Now, the calculations can be used to display actual Sales Amounts, 12 Month Trend (regression line for existing data), and Proj Sales 12mo (Projected Sales based upon the last 12 months with data):
The calculations are all enabled for slice-and-dice capabilities and for multi-select with members that hook up to the Sales fact table. Notice that the “Mountain 200″ Sales Amount ($708,537 in June-2008) is greater than the first predicted month of data ($697,386 in July of 2008). Why is that? June-2008 showed growth that was much higher than historical averages, and the linear regression forecast uses 12 months of data. The predictions won’t be perfect, but can be helpful if historical trends hold true in the future.
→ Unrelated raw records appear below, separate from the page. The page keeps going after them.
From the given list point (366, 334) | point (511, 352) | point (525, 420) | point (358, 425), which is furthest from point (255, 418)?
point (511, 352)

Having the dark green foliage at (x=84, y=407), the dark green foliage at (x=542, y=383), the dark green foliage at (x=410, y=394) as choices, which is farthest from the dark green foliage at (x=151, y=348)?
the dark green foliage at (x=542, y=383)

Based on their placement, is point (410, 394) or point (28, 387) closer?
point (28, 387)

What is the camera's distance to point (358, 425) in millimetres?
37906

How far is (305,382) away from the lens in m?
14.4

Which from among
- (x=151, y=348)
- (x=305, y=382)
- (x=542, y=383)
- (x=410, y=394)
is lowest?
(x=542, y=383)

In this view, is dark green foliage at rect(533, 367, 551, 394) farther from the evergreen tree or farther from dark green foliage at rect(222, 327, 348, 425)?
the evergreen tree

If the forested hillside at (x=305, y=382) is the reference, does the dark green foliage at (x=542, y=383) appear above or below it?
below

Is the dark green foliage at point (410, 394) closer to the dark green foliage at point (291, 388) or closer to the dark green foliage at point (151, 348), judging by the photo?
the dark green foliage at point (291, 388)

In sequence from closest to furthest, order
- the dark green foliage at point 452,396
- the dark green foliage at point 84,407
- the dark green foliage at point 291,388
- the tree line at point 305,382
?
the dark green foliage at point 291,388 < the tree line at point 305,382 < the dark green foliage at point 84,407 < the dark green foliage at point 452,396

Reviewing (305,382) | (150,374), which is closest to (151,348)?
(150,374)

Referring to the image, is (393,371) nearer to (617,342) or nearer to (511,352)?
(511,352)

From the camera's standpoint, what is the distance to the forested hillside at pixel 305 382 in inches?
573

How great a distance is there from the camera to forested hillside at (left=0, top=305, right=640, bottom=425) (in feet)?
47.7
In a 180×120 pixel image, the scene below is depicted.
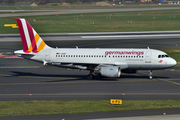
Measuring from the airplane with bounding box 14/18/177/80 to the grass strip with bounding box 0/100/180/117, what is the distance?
1095cm

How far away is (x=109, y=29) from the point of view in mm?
114375

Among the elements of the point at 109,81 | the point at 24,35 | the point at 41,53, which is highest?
the point at 24,35

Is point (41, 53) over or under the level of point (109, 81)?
over

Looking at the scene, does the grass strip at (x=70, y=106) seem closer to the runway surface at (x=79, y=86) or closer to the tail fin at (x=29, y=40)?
the runway surface at (x=79, y=86)

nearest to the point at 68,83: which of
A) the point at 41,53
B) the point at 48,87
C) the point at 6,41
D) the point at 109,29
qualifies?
the point at 48,87

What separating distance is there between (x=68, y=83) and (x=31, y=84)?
5.29 m

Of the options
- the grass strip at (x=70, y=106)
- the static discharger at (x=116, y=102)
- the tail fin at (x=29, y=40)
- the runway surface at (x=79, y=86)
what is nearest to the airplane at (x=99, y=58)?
the tail fin at (x=29, y=40)

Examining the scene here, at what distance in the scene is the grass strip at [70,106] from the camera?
27156 millimetres

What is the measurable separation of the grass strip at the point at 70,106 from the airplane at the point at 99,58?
11.0m

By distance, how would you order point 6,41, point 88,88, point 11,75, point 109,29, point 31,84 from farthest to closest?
point 109,29, point 6,41, point 11,75, point 31,84, point 88,88

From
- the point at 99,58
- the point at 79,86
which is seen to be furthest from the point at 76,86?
the point at 99,58

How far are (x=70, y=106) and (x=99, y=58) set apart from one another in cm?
1567

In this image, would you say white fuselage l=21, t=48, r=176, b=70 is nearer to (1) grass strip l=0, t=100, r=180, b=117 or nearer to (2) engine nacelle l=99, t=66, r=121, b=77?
(2) engine nacelle l=99, t=66, r=121, b=77

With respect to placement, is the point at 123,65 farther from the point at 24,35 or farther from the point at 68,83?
the point at 24,35
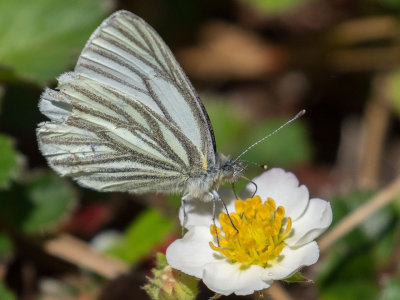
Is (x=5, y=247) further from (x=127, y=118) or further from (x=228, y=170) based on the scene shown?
(x=228, y=170)

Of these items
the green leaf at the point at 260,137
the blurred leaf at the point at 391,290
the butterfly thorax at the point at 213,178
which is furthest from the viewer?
the green leaf at the point at 260,137

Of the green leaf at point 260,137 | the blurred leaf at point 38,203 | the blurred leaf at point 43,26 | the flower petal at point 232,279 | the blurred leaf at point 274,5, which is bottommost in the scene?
A: the flower petal at point 232,279

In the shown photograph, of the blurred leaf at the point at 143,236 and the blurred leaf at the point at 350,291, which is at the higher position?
the blurred leaf at the point at 143,236

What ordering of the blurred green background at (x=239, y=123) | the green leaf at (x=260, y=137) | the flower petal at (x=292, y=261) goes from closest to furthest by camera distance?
the flower petal at (x=292, y=261), the blurred green background at (x=239, y=123), the green leaf at (x=260, y=137)

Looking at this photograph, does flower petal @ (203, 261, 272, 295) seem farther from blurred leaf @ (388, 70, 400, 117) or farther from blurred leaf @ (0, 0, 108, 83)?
blurred leaf @ (388, 70, 400, 117)

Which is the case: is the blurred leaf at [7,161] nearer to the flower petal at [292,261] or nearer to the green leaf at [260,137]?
the flower petal at [292,261]

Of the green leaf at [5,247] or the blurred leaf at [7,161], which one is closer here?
the blurred leaf at [7,161]

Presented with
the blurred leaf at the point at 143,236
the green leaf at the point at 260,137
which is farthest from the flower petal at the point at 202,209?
the green leaf at the point at 260,137
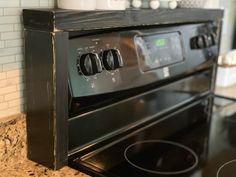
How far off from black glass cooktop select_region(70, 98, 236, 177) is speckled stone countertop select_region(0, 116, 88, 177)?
57 mm

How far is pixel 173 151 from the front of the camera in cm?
86

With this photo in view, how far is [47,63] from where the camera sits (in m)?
0.67

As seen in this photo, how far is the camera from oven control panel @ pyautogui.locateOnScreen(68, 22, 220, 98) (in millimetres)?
741

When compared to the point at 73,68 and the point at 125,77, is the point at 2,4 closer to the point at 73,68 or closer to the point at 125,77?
the point at 73,68

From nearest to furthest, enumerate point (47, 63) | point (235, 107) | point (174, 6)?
point (47, 63), point (174, 6), point (235, 107)

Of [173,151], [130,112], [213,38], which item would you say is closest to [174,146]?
[173,151]

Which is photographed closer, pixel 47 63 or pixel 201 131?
pixel 47 63

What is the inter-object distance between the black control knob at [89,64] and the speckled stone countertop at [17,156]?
0.55 ft

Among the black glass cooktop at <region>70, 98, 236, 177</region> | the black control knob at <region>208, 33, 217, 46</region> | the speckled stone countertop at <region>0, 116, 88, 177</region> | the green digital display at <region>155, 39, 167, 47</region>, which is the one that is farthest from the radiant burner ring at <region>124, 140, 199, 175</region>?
the black control knob at <region>208, 33, 217, 46</region>

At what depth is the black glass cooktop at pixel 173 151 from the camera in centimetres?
76

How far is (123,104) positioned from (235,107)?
53 cm

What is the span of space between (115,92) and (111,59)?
9 centimetres

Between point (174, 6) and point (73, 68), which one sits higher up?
point (174, 6)

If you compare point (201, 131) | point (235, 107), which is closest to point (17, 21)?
point (201, 131)
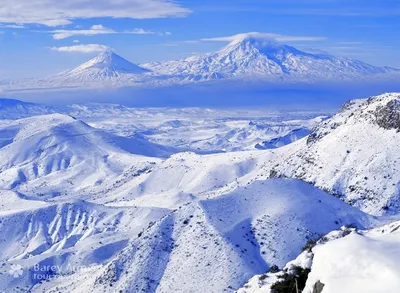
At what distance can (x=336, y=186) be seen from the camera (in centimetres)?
12362

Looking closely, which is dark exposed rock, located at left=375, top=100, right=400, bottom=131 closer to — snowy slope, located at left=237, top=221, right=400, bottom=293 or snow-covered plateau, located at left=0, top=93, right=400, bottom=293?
snow-covered plateau, located at left=0, top=93, right=400, bottom=293

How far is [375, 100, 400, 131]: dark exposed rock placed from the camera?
13212 centimetres

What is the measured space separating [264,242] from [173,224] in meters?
15.5

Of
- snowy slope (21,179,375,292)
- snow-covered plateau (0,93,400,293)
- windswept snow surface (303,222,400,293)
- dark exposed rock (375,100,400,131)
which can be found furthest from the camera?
dark exposed rock (375,100,400,131)

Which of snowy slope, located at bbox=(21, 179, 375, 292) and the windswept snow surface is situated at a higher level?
the windswept snow surface

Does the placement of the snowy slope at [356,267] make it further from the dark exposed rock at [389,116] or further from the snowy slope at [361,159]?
the dark exposed rock at [389,116]

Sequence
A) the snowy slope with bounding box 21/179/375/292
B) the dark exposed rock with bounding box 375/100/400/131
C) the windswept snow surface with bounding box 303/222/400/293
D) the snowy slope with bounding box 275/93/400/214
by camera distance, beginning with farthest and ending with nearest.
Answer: the dark exposed rock with bounding box 375/100/400/131
the snowy slope with bounding box 275/93/400/214
the snowy slope with bounding box 21/179/375/292
the windswept snow surface with bounding box 303/222/400/293

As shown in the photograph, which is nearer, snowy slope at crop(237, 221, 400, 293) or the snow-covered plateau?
snowy slope at crop(237, 221, 400, 293)

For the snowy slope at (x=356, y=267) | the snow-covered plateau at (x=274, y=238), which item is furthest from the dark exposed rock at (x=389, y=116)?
the snowy slope at (x=356, y=267)

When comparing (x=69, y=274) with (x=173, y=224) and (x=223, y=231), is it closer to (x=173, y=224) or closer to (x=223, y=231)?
(x=173, y=224)

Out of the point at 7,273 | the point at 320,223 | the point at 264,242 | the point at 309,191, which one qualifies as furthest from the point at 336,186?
the point at 7,273

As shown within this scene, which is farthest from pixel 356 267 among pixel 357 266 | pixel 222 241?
pixel 222 241

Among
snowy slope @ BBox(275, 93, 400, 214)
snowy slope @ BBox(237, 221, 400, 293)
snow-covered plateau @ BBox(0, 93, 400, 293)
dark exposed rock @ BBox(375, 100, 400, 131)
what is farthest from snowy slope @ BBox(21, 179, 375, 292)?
snowy slope @ BBox(237, 221, 400, 293)

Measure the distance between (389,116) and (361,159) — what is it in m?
14.8
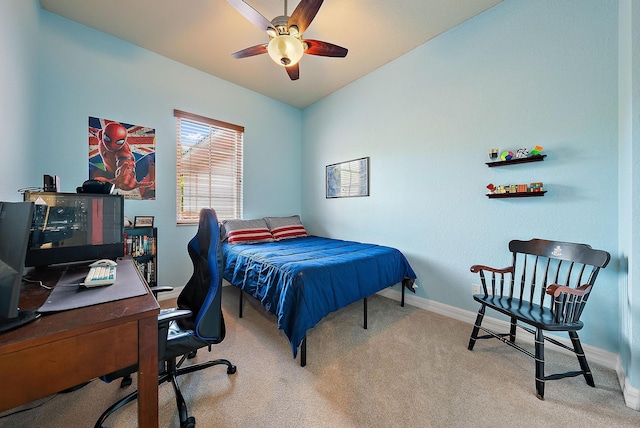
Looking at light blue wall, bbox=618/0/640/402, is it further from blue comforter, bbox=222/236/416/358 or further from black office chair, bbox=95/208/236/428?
black office chair, bbox=95/208/236/428

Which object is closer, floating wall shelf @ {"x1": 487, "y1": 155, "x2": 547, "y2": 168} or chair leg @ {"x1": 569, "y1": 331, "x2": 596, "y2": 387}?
chair leg @ {"x1": 569, "y1": 331, "x2": 596, "y2": 387}

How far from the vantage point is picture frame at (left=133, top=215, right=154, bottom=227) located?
2.53m

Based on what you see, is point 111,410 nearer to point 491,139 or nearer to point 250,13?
point 250,13

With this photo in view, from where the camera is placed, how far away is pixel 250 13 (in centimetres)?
174

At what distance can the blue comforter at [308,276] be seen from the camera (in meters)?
1.72

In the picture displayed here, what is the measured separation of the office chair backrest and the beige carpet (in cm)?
44

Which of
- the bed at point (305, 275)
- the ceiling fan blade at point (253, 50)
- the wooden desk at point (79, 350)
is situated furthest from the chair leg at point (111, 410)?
the ceiling fan blade at point (253, 50)

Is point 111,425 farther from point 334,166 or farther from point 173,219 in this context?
point 334,166

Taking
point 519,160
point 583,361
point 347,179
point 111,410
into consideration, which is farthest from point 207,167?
point 583,361

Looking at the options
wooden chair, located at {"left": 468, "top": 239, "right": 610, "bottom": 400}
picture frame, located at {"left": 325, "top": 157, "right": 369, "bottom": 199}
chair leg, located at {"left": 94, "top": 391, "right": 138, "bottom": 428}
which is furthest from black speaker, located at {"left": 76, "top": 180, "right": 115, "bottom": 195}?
wooden chair, located at {"left": 468, "top": 239, "right": 610, "bottom": 400}

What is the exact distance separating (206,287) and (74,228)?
0.98 meters

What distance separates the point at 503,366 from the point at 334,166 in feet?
9.56

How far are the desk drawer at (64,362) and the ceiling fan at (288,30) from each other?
6.72 feet

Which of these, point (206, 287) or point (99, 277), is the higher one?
point (99, 277)
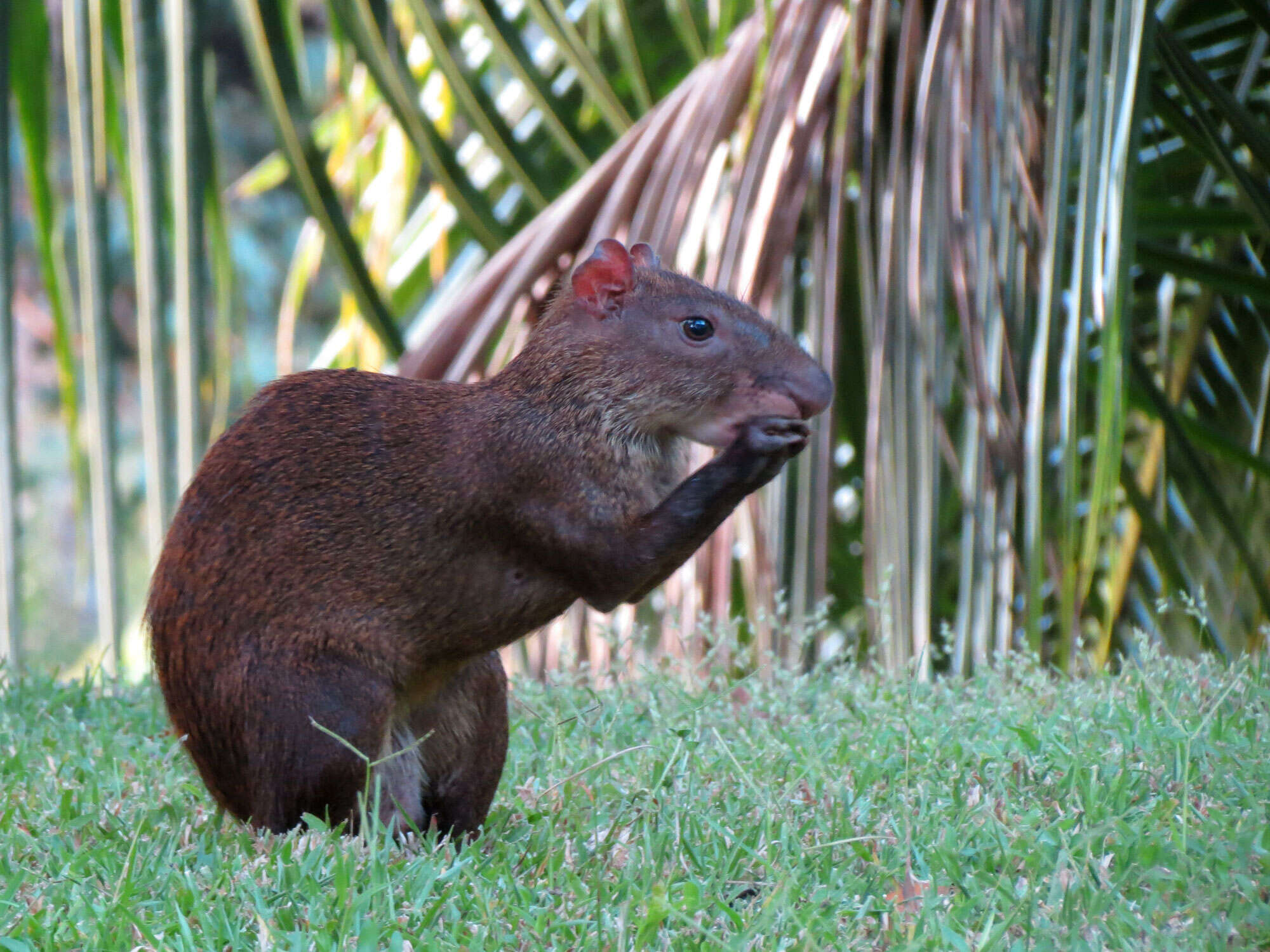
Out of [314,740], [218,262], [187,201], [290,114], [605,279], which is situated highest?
[290,114]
So, what if a prediction line based upon the last 6 months of data was wanted along with values based upon the last 12 months of data? Well, following the same logic as the calculations for the 12 month linear regression, a 6 month linear regression forecast can also be created and displayed on the same chart or grid:
The method above can be used to create slice-and-dice linear regression forecast calculations based upon any duration of time from an SSAS OLAP cube using simple MDX.